* **Excerpted passage**:
________________________________________

“Big Nickelback fan?”
I was escaping the crowd at an event, finding refuge in a hallway. A girl was approaching from behind. She was commenting on my “5” tattoo on the back of my right arm. I always forget I have this tattoo. Once I figured out what she was referring to, I explained that it represented my hometown, historically a nickel mining town. Sudbury boasts a 30 foot “Big Nickel”. It’s a big five cent coin. Hence the “5”. Get it?
The event was for one of my favourite social ventures, Wirth Hats. Every hat they sell helps provide counselling for someone who can’t afford it. The nature of the event provided a safe space to talk openly about mental health. So of course, I started oversharing with this perfect stranger. I’d been worried about a friend who lives across the country who was struggling with their mental health. I felt helpless, and I’d been consumed by guilt and regret that I couldn’t be there for them.
Somehow, the conversation that began with Nickelback meandered into me telling her about this friend. This friend who lived too far away for me to be there for them. “And even if I did go” I said, “I probably wouldn’t have much of an impact without spending too much time with them. Plus, I wouldn’t even know how to deal with their situation”.

________________________________________

Stored data entries
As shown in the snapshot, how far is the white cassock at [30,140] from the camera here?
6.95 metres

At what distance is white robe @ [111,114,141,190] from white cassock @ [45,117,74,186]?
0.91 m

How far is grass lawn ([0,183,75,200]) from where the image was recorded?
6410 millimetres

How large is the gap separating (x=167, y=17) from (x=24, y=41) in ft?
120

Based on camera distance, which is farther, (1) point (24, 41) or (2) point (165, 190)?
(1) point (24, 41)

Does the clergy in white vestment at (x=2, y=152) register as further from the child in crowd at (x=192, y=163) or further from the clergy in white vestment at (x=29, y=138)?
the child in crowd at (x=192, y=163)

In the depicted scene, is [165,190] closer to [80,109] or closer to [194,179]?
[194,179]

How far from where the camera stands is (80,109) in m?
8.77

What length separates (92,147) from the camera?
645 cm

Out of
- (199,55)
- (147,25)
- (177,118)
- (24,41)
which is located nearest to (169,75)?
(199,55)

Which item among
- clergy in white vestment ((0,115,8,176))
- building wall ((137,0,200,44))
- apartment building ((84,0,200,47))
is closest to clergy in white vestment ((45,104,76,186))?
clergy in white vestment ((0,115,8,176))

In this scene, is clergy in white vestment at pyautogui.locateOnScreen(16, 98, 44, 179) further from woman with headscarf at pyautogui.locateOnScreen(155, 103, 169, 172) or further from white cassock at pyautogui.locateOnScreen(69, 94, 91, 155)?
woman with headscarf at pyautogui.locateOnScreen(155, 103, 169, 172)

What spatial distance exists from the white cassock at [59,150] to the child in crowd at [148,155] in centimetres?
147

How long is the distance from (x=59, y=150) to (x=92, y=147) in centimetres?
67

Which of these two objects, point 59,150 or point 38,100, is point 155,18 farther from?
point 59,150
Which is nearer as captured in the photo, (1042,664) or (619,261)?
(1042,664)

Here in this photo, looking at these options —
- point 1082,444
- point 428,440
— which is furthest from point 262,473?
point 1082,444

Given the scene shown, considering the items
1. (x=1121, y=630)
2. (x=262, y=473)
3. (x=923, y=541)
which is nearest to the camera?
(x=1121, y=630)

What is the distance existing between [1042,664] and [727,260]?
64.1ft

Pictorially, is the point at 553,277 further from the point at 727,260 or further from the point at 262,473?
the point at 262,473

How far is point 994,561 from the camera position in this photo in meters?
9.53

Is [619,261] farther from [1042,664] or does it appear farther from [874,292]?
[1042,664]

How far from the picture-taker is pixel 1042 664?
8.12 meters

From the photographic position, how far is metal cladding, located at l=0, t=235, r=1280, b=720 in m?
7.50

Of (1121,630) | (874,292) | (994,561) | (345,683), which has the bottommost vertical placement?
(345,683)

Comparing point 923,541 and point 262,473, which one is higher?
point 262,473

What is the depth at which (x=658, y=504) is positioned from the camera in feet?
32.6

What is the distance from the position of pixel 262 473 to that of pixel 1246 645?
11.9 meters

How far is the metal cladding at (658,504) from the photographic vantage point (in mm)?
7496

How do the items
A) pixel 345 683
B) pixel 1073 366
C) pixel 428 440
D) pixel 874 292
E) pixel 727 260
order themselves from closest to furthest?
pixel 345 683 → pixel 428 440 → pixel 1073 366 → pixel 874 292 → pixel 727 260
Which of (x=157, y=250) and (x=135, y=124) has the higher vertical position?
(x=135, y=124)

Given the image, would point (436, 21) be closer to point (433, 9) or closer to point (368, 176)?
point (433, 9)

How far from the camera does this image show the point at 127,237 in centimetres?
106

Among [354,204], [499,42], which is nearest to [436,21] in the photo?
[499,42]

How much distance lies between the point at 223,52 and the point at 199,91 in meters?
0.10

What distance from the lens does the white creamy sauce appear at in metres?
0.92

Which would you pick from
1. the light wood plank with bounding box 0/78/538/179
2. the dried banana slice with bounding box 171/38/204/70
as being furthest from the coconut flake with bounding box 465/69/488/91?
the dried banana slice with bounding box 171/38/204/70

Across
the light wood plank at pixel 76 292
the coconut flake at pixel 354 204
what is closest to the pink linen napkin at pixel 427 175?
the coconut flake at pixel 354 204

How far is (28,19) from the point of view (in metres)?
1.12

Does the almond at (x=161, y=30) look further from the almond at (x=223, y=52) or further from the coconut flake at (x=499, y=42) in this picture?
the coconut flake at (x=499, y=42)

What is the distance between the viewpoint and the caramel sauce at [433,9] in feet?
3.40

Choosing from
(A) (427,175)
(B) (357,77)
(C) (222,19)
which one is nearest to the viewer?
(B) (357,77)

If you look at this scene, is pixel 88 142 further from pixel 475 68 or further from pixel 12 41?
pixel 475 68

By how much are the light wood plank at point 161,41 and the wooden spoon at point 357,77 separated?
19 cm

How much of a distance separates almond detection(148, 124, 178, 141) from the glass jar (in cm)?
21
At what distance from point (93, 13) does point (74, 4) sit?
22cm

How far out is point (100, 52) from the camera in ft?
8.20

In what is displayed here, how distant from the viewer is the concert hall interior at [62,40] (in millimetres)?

________________________________________

* **Exercise tasks**:
• A. Using the tattoo essay, answer each question in a line of its own:
(i) What does the narrator's "5" tattoo stand for?
(ii) What does each Wirth Hats sale help provide?
(iii) Where does the struggling friend live?
• B. Write the next few paragraphs of the tattoo essay, picking up right after its final sentence.

* **Task-by-task outputs**:
• A.
(i) The narrator's hometown of Sudbury, historically a nickel mining town with a 30 foot "Big Nickel."
(ii) Counselling for someone who can't afford it.
(iii) Across the country.

• B.
“Being there would mean throwing away a big part of my life,” I explained. “But not being there, I feel so – guilty.”
“So, eat your guilt,” she said.
I stood there for a few seconds, trying to make sense of what that meant. Seeing how puzzled I was, she continued.
“You can go help your friend. Sure. But you’ll probably be resentful toward them for taking away this other part of your life. Or, you can stay here with your guilt.”
“So I have to choose between resentment and guilt?” I asked.
“Pretty much,” she said. “So what do you want to feel?”
I reasoned aloud, “Well, resentment could really hurt our relationship. Guilt is mine alone. I can deal with guilt.”
“So eat your guilt,” she said. “This guilt is a part of you no matter what you do. So let it be a part of you. Own it. Stop wallowing in it and accept it. Chew up your guilt and swallow it.”
She was stern. She said the words I needed to hear in that moment. She told me her name and disappeared into the crowd.
Her words have stuck with me ever since. Sometimes “let it go” doesn’t work. Sometimes, we have to “let it stay”. This doesn’t mean I can’t reach out to this friend. And maybe in another situation, resentment would be more palatable. But these words, from this stranger, have shaped my life in a small but impactful way.
A few words at the right time can give shape to your life. It’s my reminder to listen. And to share, when it’s safe to open up. A series of words. Otherwise meaningless. Connecting a part of my mind to a piece of my heart. This happens from time to time. Words with weight appearing in a song, or in written form, or from a friend. But the best is when they come from a stranger making a Nickelback joke.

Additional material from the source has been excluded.